Perhaps the textbook example of safety culture is air traffic control, which is documented (for example) by Shapiro et al [2]. Here, controllers and chiefs work together in a highly cooperative way, sharing information resources and keeping an eye on each others' work (as well as the work of controllers and chiefs in neighbouring airspace sectors). The philosophy is that everyone makes mistakes, so it is vital that as many of these as possible should be caught by others, without egos getting in the way. A good controller is not just one who spots and points out others' mistakes but who, when he spots a mistake he himself has made, admits it at once and corrects it publicly. There is a continuous effort to maintain openness and honesty; the controllers who are failed are those who, having made a mistake, try to put it right quietly and incrementally.
By contrast, the UK civil service culture is one of secrecy and blame shifting. This is particularly evident in the NHS's attempts to deal with the `Y2K' problem (the `Year 2000' problem, or `millenium bug') - the fact that many systems record the year in two digits only and will break down when first confronted with a date after the turn of the millenium. For example, many of the transfusion pumps used in the NHS will fail; they are set to become inactive if more than six months has passed since they were last serviced, and the date used to measure this is only two digits [3].
It is interesting to compare the responses of the British and Dutch health services to this problem. The Dutch made a thorough study of one hospital, coming up with 9000 items that needed fixing; this information was then shared with other hospitals. In Britain, on the other hand, the NHS Executive has been sending out regular circulars since 1996 telling hospital trust chief executives that although there may be a problem, it is up to them to solve it without any help, or extra budget, from the centre. The government body with a statutory responsibility for the safety of things like transfusion pumps, the Medical Devices Agency, takes the following line: `MDA believes that it would be irresponsible to set up any sort of general clearing house for information, since we could not verify information on numerous models and their possible variants, and it would be irresponsible to disseminate unverified claims that particular models are year 2000 compliant' [4].

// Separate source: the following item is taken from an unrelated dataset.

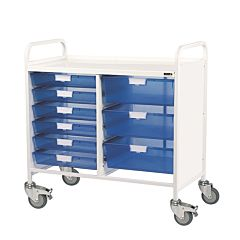 Sunflower VISTA 100 Trolley 6 Single / 3 Double Trays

Vendors of computer-driven equipment are generally reticent about problems, despite the fact that Section 6 of Britain's Health and Safety at Work Act holds suppliers of equipment liable to warn customers of any potential hazards. In addition, most hospital managers refuse to let staff identify defective equipment to colleagues in other hospitals, for fear of legal action by suppliers should this warning prove incorrect. As a result there is a massive duplication of testing effort. Current unofficial estimates of the likely cost of failing to deal with the Y2K problem range from 600 to 1500 lives (lost through failures of medical equipment, radio systems used by ambulances, databases containing vital medical records) and up to GBP 600 million [5]. This assumes that there will be no significant failures of electricity distribution, transport systems and other critical infrastructure, the risk of which leaves us with an urgent need for coordinated contingency planning and supply chain management and little time in which to do it.
Of course, the London Ambulance Service and Y2K problems are only the most dramatic manifestations of an inappropriate culture leading to safety failure. There are many others, notably in hospital records and in the management of recall programs for cervical cancer screening [6,7].